No day of the week is more maligned than Monday. For many people it represents an uphill climb over a busy week of work to the next weekend.
July 29 was a brutal Monday for Black Mountain residents Doug Hay and Griffin Dodd, but as they peddled 109 miles over 10,000 feet of elevation gain, there was nothing metaphorical about it.
The two friends mounted their bikes at 8 a.m. that morning in front of the Boone Saloon, near Appalachian State University where they attended prior to knowing each other. Their destination was a final cruise down Cherry Street to the front door of the Town Pump Tavern.
"This was Doug's idea," Dodd said of the ride. "He said 'we should do Boone Saloon to Town Pump' and I was like 'yes.'"
For the average person the idea might sound absurd, but Hay is a seasoned trail runner who has maintained a blog at rockcreekrunner.com while hosting the Trail Talk podcast. Dodd has attempted the ride twice before, on the same Blue Ridge Parkway route the pair took on their ride together.
"I've made it as far as Craggy Gardens," he said. "When I was in Boone over 10 years ago, my girlfriend, who is now my wife, was in Charlotte and we would meet in Black Mountain. One day I thought I'd try to ride from Boone to Black Mountain."
Dodd said he was not prepared for that first attempt.
"It ended in the dark up at Craggy Gardens with me on a gravel stretch of the Parkway where they were doing work," he said. "I see two headlights coming out of the dark with my now-wife coming to pick me up."
His second attempt was with two friends and ended in the same spot.
"We were more prepared for that attempt, but we were hampered at every turn by blown and sliced tires," he said. "It's really unfortunate because after Craggy Gardens it's mostly downhill to U.S. 70. So I had some unfinished business."

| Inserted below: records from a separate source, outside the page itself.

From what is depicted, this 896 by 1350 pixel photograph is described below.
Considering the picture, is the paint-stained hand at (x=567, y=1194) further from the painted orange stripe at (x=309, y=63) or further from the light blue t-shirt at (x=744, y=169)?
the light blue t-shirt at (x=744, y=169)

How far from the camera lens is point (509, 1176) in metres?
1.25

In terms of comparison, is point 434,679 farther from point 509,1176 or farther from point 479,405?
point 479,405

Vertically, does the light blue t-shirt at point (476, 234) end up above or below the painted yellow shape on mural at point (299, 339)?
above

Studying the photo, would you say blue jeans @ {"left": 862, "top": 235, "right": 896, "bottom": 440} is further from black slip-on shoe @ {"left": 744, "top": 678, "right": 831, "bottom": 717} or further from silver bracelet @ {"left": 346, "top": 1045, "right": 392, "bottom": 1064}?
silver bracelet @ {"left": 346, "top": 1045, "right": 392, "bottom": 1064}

Although Hay is a seasoned runner, he's relatively new to biking. On Father's Day he was passing cyclists who were straining to get up an incline.

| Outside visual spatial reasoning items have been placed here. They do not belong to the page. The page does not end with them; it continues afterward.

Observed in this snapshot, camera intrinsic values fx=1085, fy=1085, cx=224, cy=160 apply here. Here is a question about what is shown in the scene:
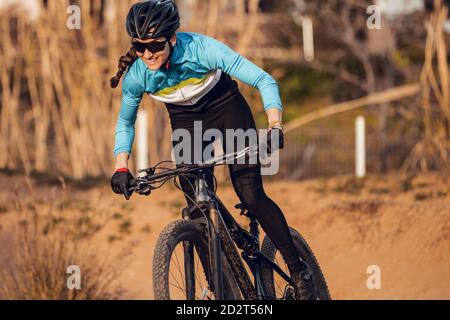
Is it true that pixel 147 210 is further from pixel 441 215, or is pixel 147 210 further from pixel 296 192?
pixel 441 215

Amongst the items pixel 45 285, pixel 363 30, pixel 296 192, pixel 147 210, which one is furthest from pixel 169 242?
pixel 363 30

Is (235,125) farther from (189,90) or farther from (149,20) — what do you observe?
(149,20)

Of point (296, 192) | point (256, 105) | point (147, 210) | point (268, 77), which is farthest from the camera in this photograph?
point (256, 105)

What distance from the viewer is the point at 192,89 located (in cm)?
546

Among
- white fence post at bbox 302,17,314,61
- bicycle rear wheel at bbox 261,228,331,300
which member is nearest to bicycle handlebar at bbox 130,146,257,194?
bicycle rear wheel at bbox 261,228,331,300

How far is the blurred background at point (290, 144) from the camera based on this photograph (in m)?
8.84

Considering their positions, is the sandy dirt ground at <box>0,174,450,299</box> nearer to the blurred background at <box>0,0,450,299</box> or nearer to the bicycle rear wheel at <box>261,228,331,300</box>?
the blurred background at <box>0,0,450,299</box>

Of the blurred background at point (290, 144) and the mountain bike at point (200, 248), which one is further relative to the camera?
the blurred background at point (290, 144)

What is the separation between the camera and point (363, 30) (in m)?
24.2

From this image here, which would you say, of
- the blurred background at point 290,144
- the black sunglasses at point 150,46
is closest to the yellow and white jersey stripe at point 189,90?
the black sunglasses at point 150,46

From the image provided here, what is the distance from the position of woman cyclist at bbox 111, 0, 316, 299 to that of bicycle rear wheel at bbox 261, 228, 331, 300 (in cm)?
11

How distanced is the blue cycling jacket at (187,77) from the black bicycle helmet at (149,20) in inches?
10.1

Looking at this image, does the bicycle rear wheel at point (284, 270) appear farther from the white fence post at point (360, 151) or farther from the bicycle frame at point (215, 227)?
the white fence post at point (360, 151)

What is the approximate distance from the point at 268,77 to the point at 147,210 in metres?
5.73
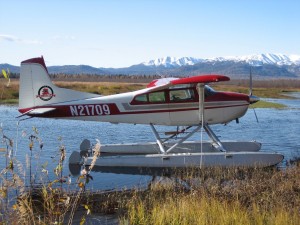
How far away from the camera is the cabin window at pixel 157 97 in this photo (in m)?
11.0

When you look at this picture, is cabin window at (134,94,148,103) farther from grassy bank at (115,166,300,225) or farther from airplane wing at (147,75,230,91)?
grassy bank at (115,166,300,225)

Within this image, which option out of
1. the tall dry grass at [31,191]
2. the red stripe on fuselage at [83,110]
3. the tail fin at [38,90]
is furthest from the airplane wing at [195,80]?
the tall dry grass at [31,191]

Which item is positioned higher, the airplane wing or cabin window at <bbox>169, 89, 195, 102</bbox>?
the airplane wing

"I told Griffin we had to stop talking about doing this and go ahead and do it," he said.
They camped at Price Lake in Blowing Rock on Sunday and were dropped off in front of the Boone Saloon the next morning.

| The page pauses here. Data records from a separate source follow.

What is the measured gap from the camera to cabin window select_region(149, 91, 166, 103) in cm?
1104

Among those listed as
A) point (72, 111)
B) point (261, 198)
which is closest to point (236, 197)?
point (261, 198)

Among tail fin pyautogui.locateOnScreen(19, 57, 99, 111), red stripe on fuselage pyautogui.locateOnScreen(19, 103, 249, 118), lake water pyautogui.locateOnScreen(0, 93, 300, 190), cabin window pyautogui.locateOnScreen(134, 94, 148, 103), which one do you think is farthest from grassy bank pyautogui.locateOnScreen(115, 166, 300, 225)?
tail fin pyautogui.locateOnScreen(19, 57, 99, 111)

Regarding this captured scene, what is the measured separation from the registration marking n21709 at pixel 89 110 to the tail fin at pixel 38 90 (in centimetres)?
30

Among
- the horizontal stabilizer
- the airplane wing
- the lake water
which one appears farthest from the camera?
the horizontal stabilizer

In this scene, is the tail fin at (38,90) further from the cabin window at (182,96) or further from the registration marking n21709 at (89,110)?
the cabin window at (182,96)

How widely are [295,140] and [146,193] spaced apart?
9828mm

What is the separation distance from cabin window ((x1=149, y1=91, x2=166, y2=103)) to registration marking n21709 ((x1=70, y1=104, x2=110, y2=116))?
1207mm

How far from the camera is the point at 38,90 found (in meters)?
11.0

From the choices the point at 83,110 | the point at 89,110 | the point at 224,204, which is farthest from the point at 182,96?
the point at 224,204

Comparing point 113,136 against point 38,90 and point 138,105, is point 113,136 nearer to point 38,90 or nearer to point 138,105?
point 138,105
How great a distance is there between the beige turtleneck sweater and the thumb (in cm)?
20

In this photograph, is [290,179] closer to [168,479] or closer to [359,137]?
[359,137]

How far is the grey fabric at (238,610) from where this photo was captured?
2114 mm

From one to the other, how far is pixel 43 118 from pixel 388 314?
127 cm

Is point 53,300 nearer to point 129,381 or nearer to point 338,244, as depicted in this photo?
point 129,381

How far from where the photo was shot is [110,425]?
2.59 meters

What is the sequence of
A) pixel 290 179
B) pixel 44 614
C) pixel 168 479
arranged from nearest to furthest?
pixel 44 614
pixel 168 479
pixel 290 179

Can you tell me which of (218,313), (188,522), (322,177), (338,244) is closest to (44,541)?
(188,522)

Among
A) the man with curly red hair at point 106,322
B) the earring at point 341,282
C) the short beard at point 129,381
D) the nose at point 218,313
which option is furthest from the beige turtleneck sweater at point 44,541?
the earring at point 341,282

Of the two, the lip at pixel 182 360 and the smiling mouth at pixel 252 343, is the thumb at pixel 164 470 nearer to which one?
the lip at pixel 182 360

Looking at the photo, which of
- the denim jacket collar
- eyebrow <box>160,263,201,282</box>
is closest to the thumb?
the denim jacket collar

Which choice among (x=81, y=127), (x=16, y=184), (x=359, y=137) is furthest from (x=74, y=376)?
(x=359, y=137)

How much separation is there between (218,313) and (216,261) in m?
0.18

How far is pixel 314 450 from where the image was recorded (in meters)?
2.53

"We were at Appalachian State at the same time, but we didn't know each other," Hay said. "But we were both regulars at Boone Saloon, especially on Taco Tuesdays. I'm sure we walked right by each other dozens of times."
Getting out of Boone to the Parkway "was a climb," Dodd said.
"We rode to Price Lake and helped my wife break down camp," he said. "We knew Grandfather Mountain would be the first climb."
They were buoyed by their enthusiasm.
"I was pretty stoked and the energy was high," Dodd said. "I think that was our strongest climb."
As they made their way along the Linn Cove Viaduct, they felt exhilarated.
"They were doing construction along a stretch of the Parkway up there so we hit the viaduct at a time where there was no traffic," Hay said. "We had the whole road to ourselves and we were hooting and hollering and had nonstop smiles on our faces."
The immensity of the endeavor set in after that.
"It got real during the second phase of the trip," Hay said. "There was quite a bit of downhill, a little bit of an unexpected climb and at that point we'd been out for several hours, my back was starting to hurt a little. You start to realize this isn't just being out for a few hours, it's bigger than that."
The duo stopped for lunch between the 50- and 60-mile mark before getting back on the road.
"Grandfather Mountain and down was great," Dodd said. "But the climb up to where we ate lunch was rough."
Anticipating the second half of the ride proved daunting for Dodd.
"Doug helped me with that," he said. "I've watched him run 100 miles, and we've had conversations about how he's learned to ride the lows and highs and accept that the low doesn't stay the low the whole time."
They began pushing themselves.
"I was fascinated by different thoughts you have," Dodd said. "A motivator for me was thinking about the people who couldn't do what we were doing that day, and when I felt low I would think about all of the people who would give anything to experience what we were experiencing."
By the time they cleared Craggy Gardens and began their descent, the mile markers that seemed to be moving in slow motion on the way up began to fly by.
"We could see home from up there," Hay said. "We felt like we were heading home."
Dodd and Hay coasted down Cherry Street and arrived at their final destination 12 hours after their trip began.
"On our way into the Town Pump we took a picture and there were some people sitting outside," Dodd said. "We told them we rode here from Boone and they didn't know where it was. We said 'it's about 100 miles away,' and a man said 'you guys should have a beer.' It was perfect."
They agreed that the sense of accomplishment was "amazing."
"I'd love to do it again," Hay said.
"I would train a little bit more before doing it again," Dodd said. "But if someone told me they wanted to try it, I'd go along."